De esta forma, y aquí la mujer lleva la peor parte, pues en muchas ocasiones las parejas son presionadas hasta por sus propios padres quienes las obligan a no separarse, a aguantar todas las vejaciones, no importa que tan graves sean, con tal de conservar y salvaguardar “el buen nombre de la familia, su alcurnia inmaculados… ” ¿Como puede ser posible que por unos “golpecitos” se manche el linaje familiar?. No, de ninguna manera, eso no lo permiten muchos padres, ya que ninguno de sus antecesores se había divorciado. Hay que impedir que la gente hable, el “qué dirán” es ofensivo, es mancha, es tener que agachar la cabeza. La familia debe salir a la calle con la cabeza en alto, aunque sea con una peluca para cubrir los “chiopotes con sangre, sean chicos o sean grandes”.

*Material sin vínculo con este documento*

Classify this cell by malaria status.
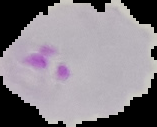
It is parasitized.

Summary:
  - Image type: segmented cell region on a black background
  - Preparation: thin blood film
  - Image size: 157×127 pixels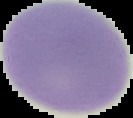
Summary:
  - Result: negative for malaria parasites
  - Preparation: thin blood smear
  - Image type: cell region segmented out of the field of view; surrounding area masked to black
  - Image size: 133×118 pixels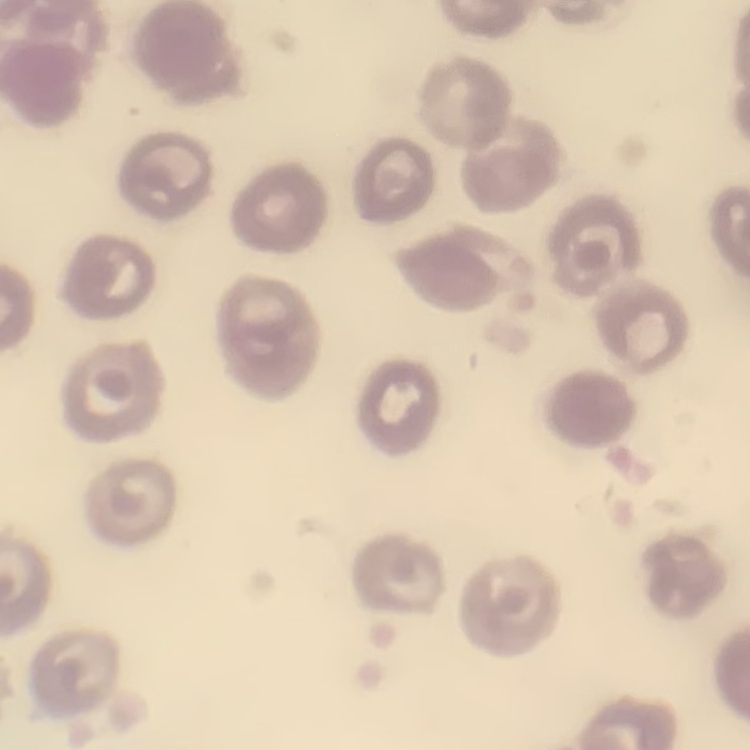

{
  "red_blood_cell_morphology": "no rouleaux formation",
  "stain": "Field's or Giemsa",
  "preparation": "thin blood smear",
  "image_type": "one tile cut from a larger photomicrograph"
}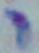

identification: Toxoplasma gondii
magnification: 1000x
modality: photomicrographOutline each Trypanosoma brucei.
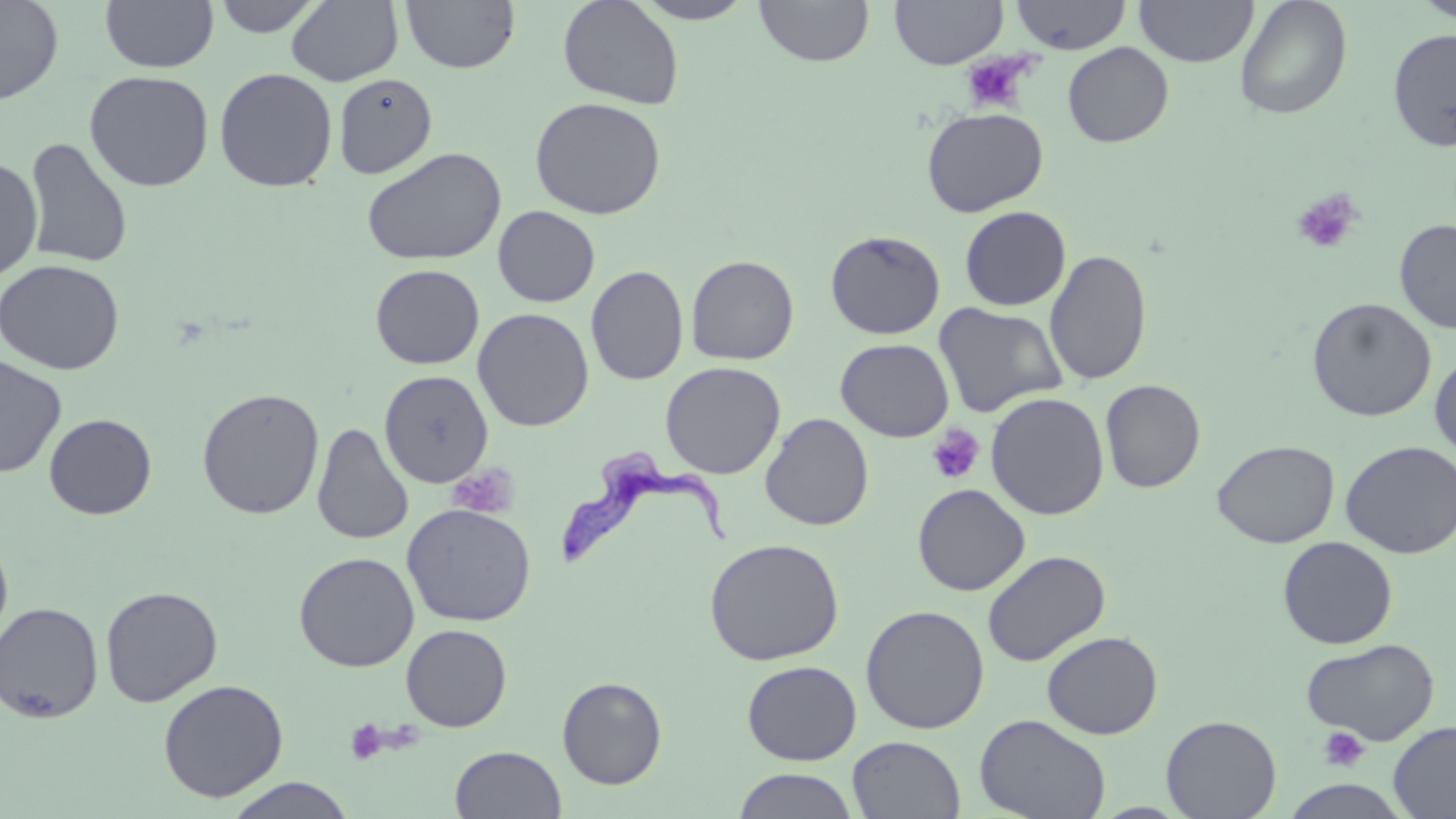
Approximate bounding boxes as [x1, y1, x2, y2] in pixels.
Trypanosoma brucei: [561, 444, 733, 569].

Platelet locations: [960, 53, 1033, 115], [1290, 188, 1364, 255], [926, 425, 985, 484], [447, 461, 518, 519], [345, 719, 387, 765], [1318, 725, 1370, 772]. Uninfected red blood cell locations: [0, 0, 64, 106], [100, 0, 219, 73], [211, 0, 325, 38], [286, 0, 403, 87], [400, 0, 520, 74], [557, 0, 684, 110], [632, 0, 757, 24], [754, 0, 875, 67], [889, 0, 1007, 69], [1008, 0, 1132, 54], [1134, 0, 1259, 67], [1235, 0, 1353, 119], [1414, 0, 1456, 23], [1387, 27, 1456, 152], [1062, 42, 1174, 147], [213, 67, 338, 192], [84, 70, 215, 192], [333, 73, 437, 179], [529, 96, 666, 220], [921, 106, 1048, 217], [23, 136, 134, 269], [361, 146, 506, 266], [0, 156, 43, 282], [492, 206, 600, 307], [959, 206, 1071, 311], [1394, 218, 1456, 335], [825, 229, 945, 340], [1044, 249, 1152, 386], [685, 255, 799, 365], [0, 259, 124, 375], [370, 264, 485, 369], [586, 265, 688, 385], [1306, 297, 1437, 422], [933, 303, 1067, 418], [472, 307, 595, 432], [835, 338, 954, 442], [1430, 351, 1456, 461], [0, 355, 66, 478], [660, 361, 786, 479], [379, 369, 493, 487], [1100, 379, 1206, 493], [196, 388, 325, 520], [985, 392, 1109, 520], [760, 412, 874, 531], [44, 413, 157, 520], [312, 422, 413, 546], [1212, 440, 1339, 548], [1340, 441, 1456, 558], [912, 483, 1030, 596], [401, 503, 536, 627], [0, 532, 14, 649], [1277, 536, 1398, 649], [704, 537, 844, 665], [981, 550, 1111, 667], [294, 552, 419, 672], [100, 585, 223, 707], [0, 601, 104, 723], [860, 605, 990, 734], [400, 624, 512, 732], [1042, 631, 1163, 739], [1302, 637, 1439, 745], [741, 660, 862, 765], [557, 676, 667, 789], [157, 679, 289, 802], [974, 714, 1111, 819], [1161, 714, 1282, 819], [1388, 721, 1456, 818], [847, 736, 965, 819], [451, 745, 567, 818], [732, 768, 859, 819], [223, 777, 358, 818]. Slide-level diagnosis: Trypanosoma brucei. 1000x magnification. Single field of view. Optical microscopy. Thin blood film. May-Grünwald-Giemsa-stained preparation. Image is 1456×819 pixels.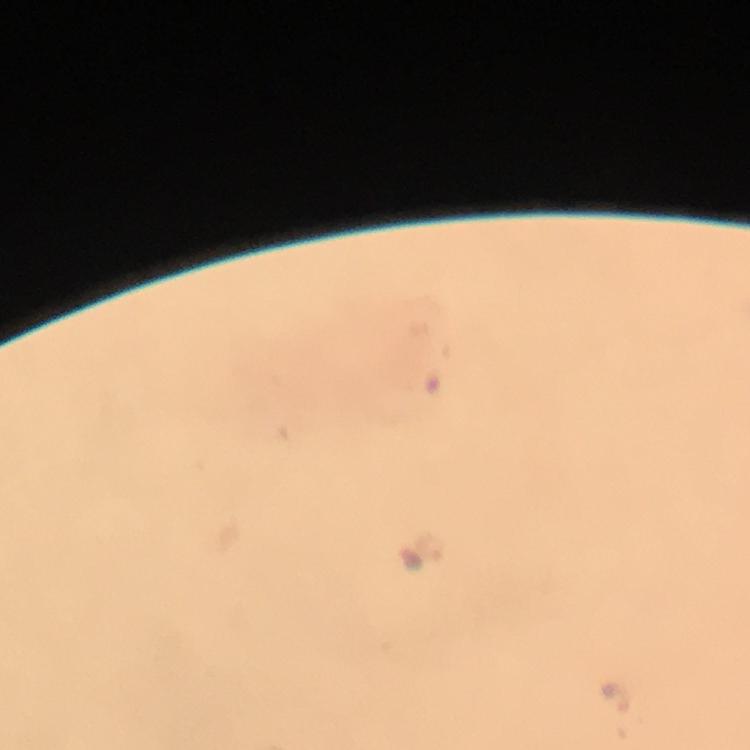

Approximate centers as (x, y) in pixels.
Summary:
  - Malaria parasite locations: (430, 549)
  - Capture: smartphone photograph through a microscope
  - Preparation: thick smear
  - Cropped from: one field of view
  - Stain: Giemsa
  - Context: from a diagnostic examination for malaria
  - Magnification: 100x
  - Immersion oil: used
  - Image size: 750×750 pixelsAssess this cell for malaria.
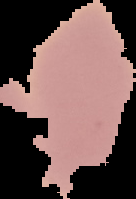

It is uninfected.

Cell region segmented out of the field of view; the surrounding area is masked to black. Image is 136×199 pixels. From a thin blood film.Comment on the morphology of the erythrocytes.
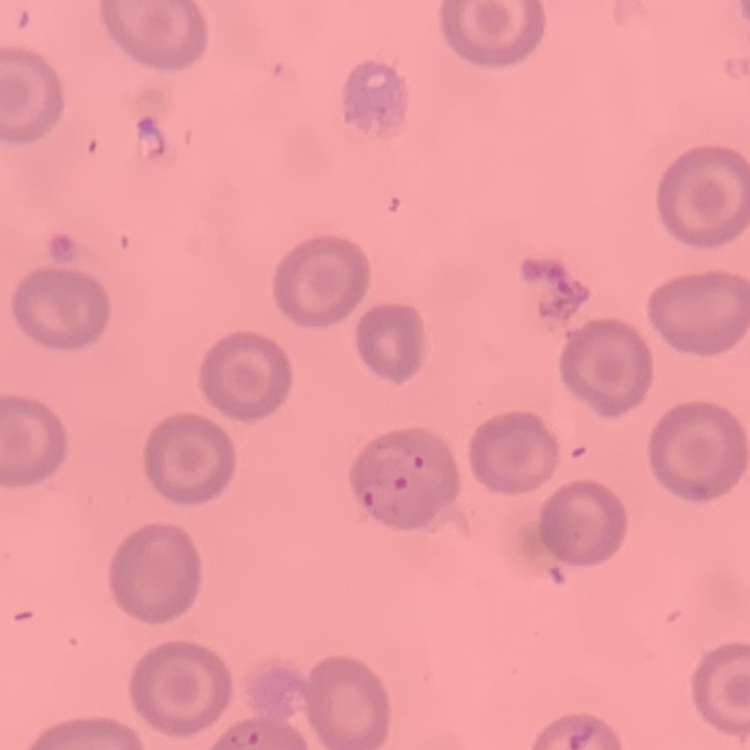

Estos y otros prejuicios bloquean la mente del quejoso, le impiden ver la realidad y sufren ante la inminencia de quedarse solos, desamparados con el miedo a ser la comidilla del día de los vecinos, de sus familiares, de la sociedad.

Esta es nuestra sociología, esta es la sociología de la mujer mexicana, sumisa y abnegada. La conduce a los consultorios médicos. No hay farmacia efectiva para estos problemas. En muchas ocasiones los médicos deben estar preparados para establecer, de alguna manera las posibles causas de los males físicos de los enfermos, independientemente que se solucionen con fármacos.

De alguna manera, algunos enfermos se sentirán aliviados al saber que sus males no son graves, que no ponen en peligro su vida y que no necesitan medicamentos para solucionarlos, ni gastos innecesarios que empobrecen sus bolsillos aumentando las penurias que corroen sus sentimientos empeorando su calidad de vida.